### Provided records
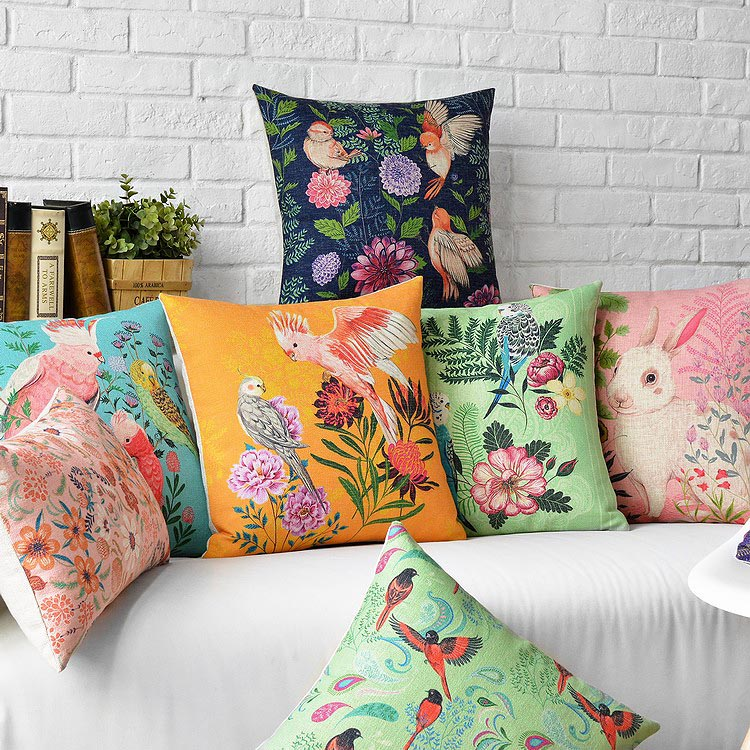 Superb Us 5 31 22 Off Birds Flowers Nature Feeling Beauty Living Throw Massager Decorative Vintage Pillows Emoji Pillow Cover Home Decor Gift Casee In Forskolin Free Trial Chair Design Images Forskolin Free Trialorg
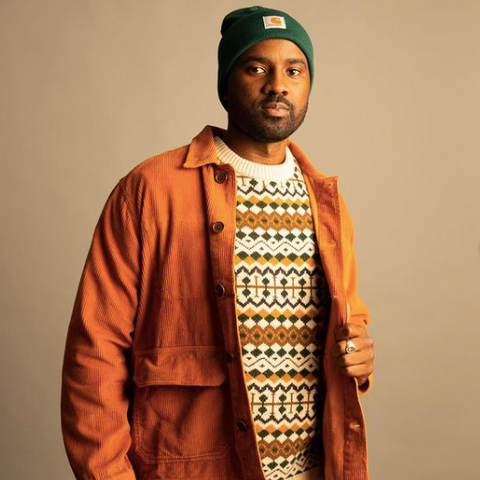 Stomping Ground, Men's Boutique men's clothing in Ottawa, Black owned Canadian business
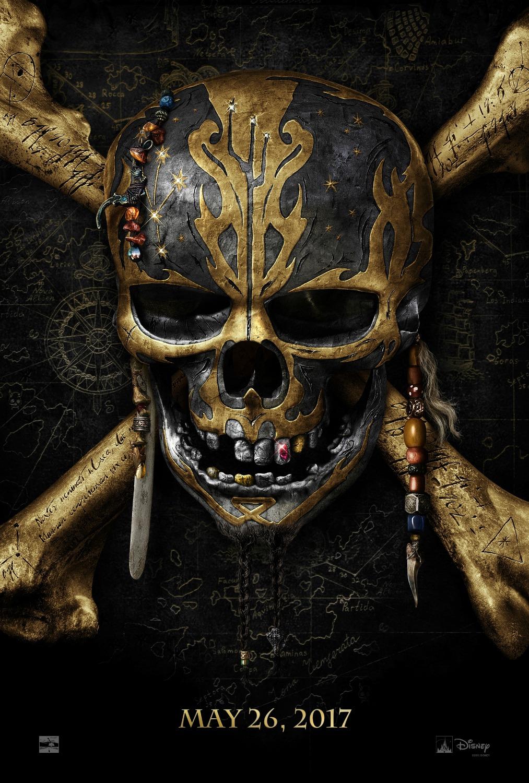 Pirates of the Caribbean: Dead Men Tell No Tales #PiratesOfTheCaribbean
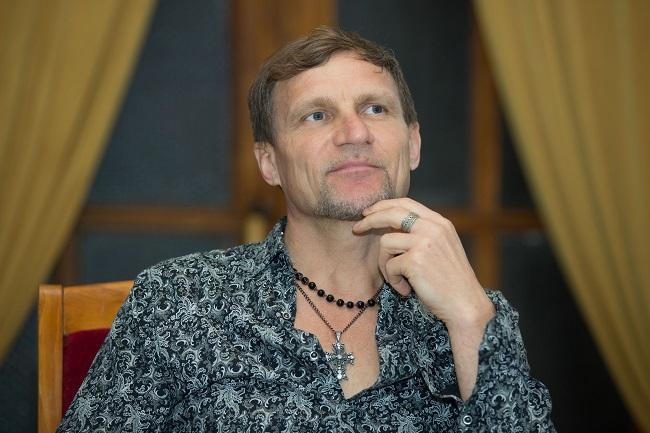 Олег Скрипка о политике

* * *

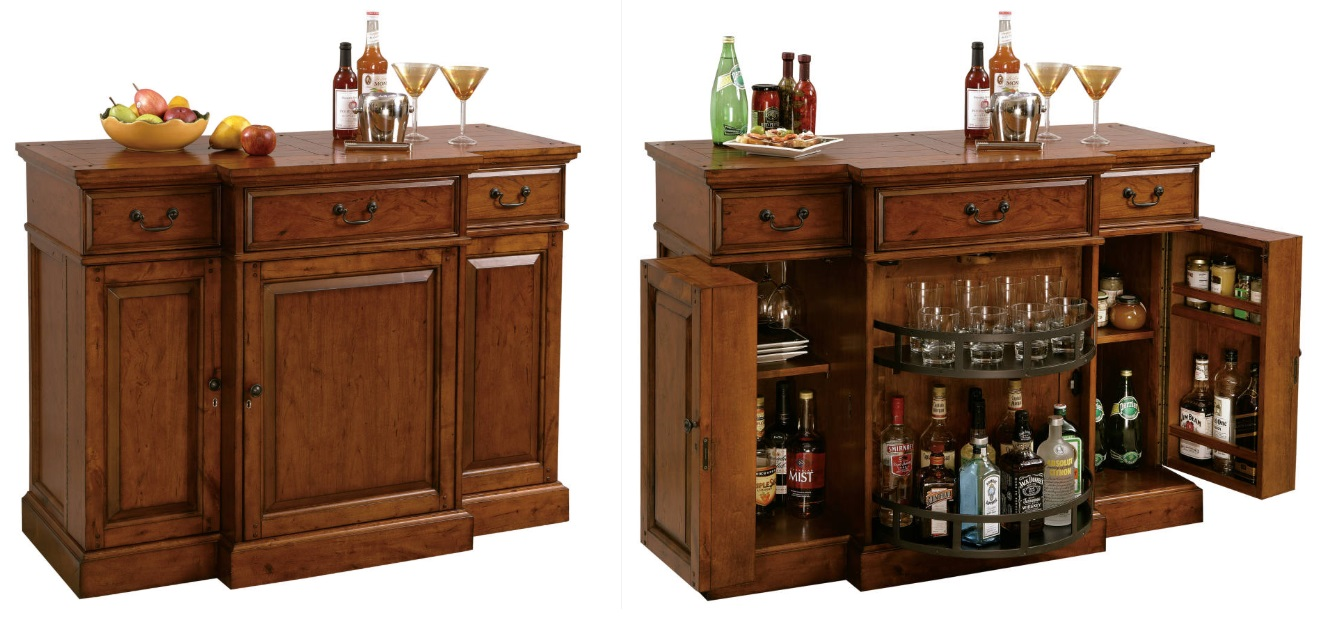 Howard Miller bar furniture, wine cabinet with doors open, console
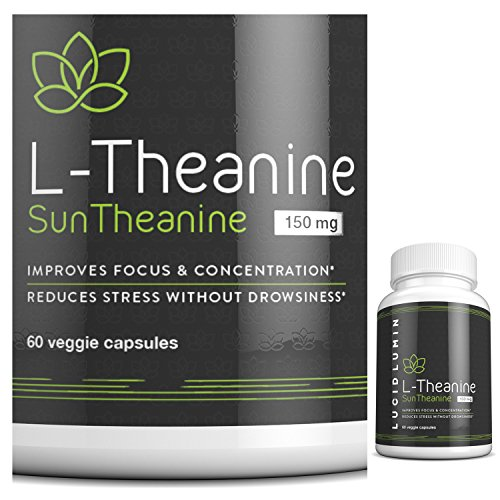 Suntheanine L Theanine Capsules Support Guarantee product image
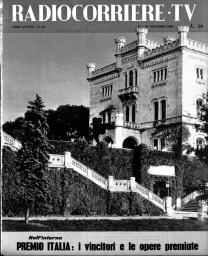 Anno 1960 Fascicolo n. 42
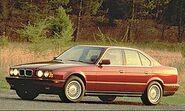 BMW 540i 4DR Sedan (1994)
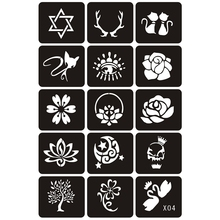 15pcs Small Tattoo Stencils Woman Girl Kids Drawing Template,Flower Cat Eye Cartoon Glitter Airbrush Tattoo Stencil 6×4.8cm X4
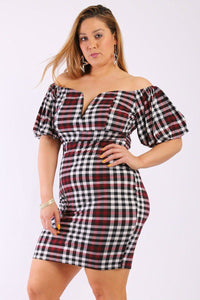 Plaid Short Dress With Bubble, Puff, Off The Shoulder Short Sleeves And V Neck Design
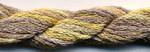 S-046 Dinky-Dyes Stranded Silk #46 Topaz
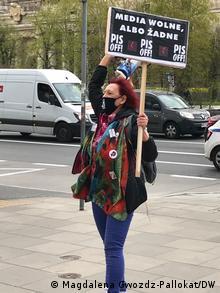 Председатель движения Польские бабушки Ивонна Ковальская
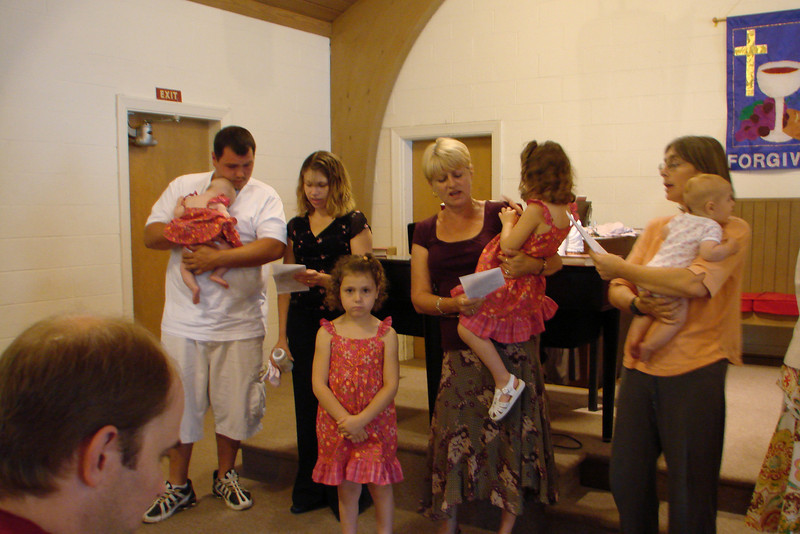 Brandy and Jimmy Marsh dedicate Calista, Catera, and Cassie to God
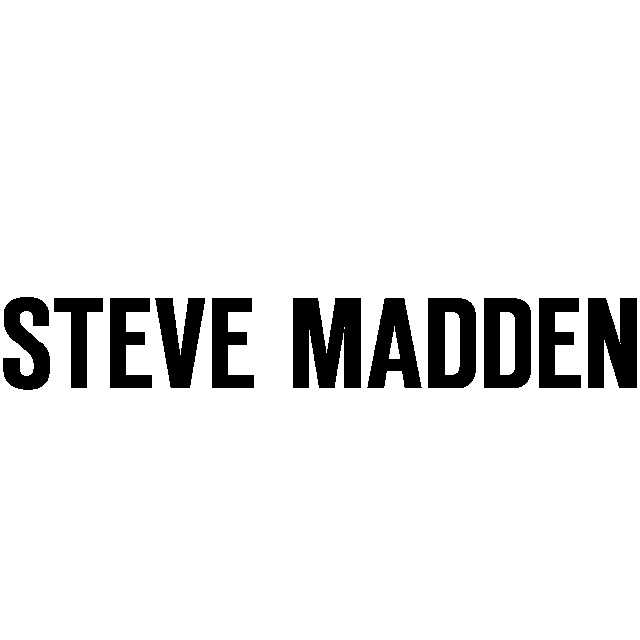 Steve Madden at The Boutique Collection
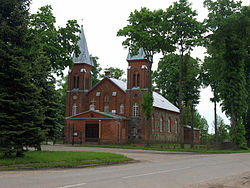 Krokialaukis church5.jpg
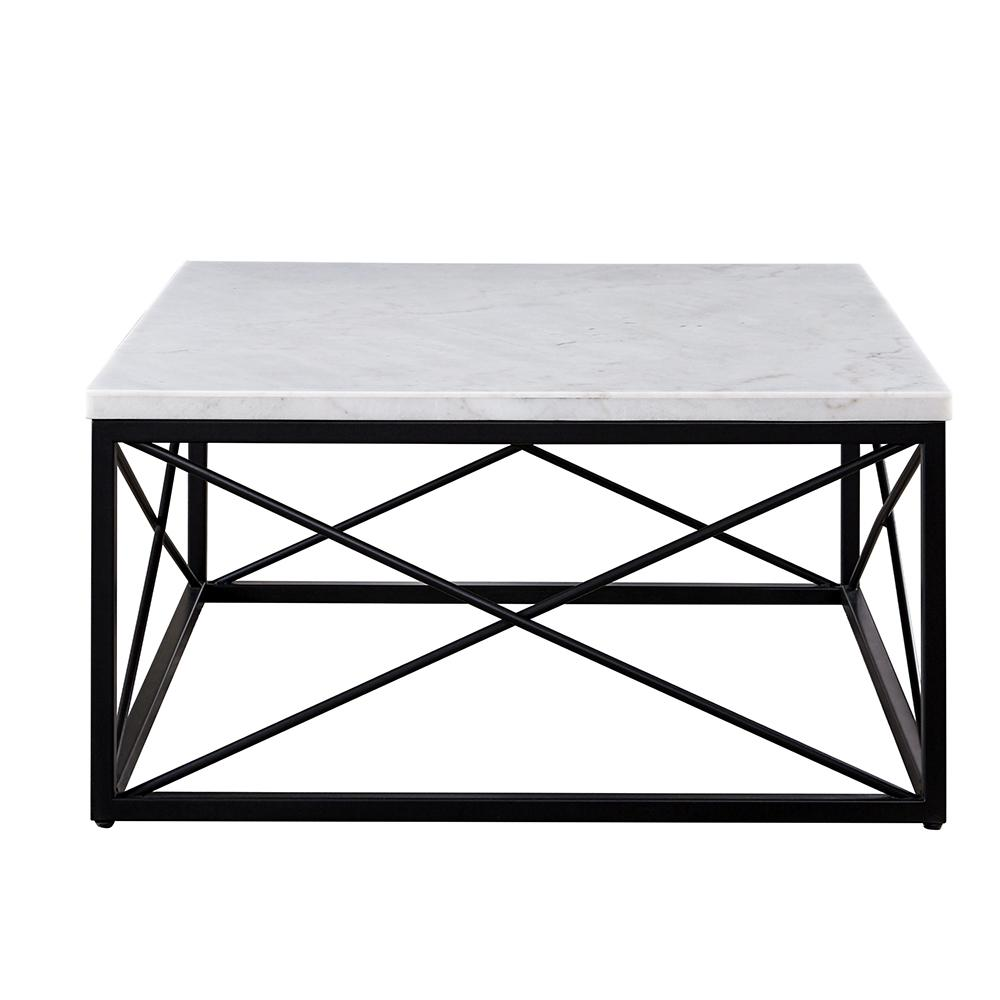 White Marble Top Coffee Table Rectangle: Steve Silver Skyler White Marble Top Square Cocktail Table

--

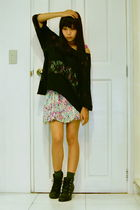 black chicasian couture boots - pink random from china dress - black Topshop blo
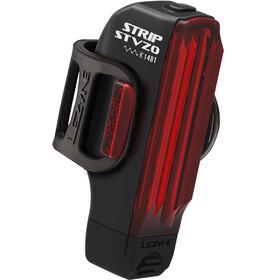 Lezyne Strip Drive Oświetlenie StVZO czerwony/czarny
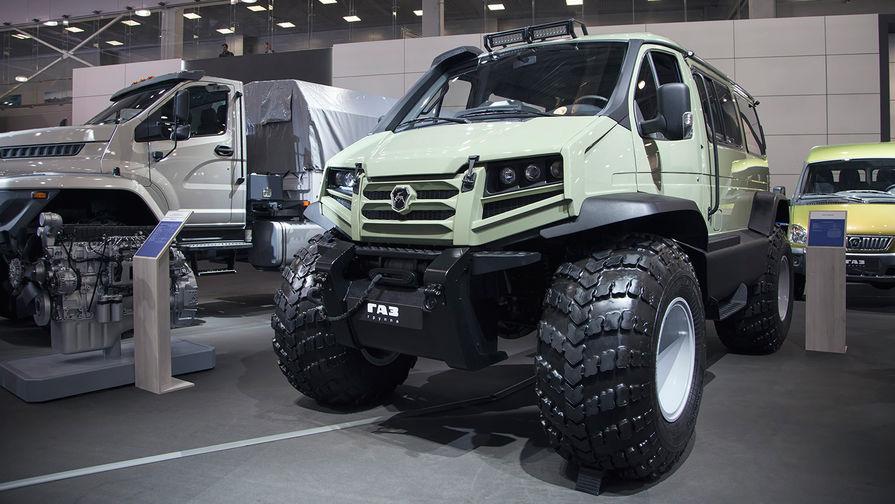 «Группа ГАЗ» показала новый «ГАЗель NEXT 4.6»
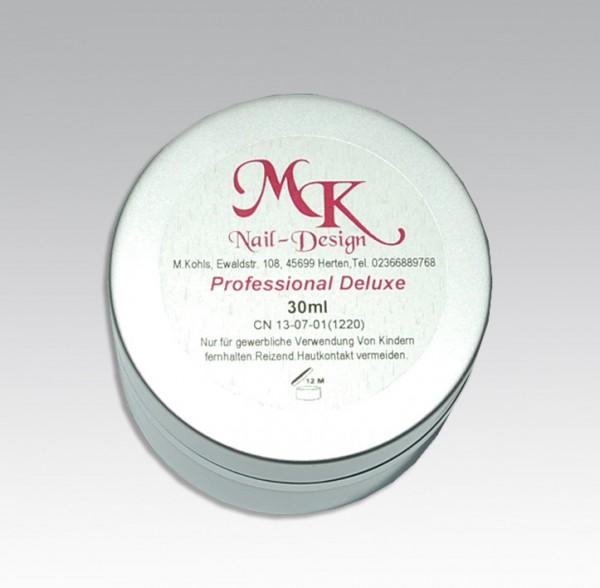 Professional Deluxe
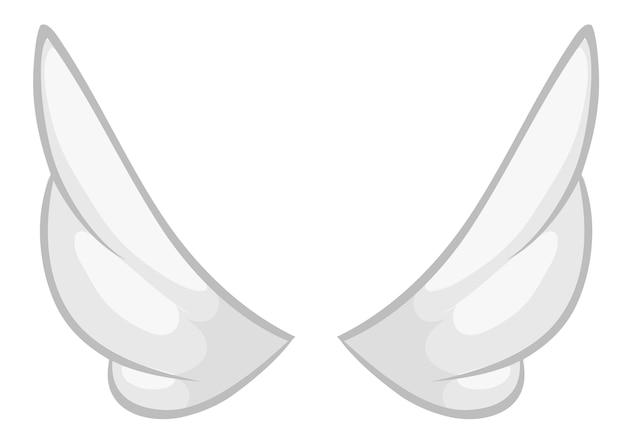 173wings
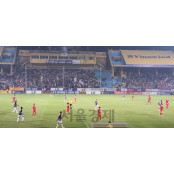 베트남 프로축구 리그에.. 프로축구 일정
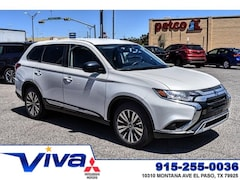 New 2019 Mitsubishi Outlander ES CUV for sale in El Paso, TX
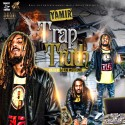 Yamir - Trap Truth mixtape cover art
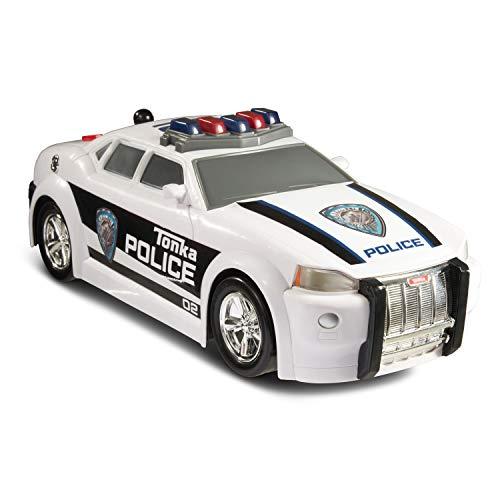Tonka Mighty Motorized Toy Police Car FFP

### Your task
Pictures in the material above should be skipped; print exactly the lines from the one with "Professional Deluxe" through the one with "Tonka Mighty Motorized Toy Police Car FFP".

### Exercise result
 Professional Deluxe
 173wings
 베트남 프로축구 리그에.. 프로축구 일정
 New 2019 Mitsubishi Outlander ES CUV for sale in El Paso, TX
 Yamir - Trap Truth mixtape cover art
Tonka Mighty Motorized Toy Police Car FFP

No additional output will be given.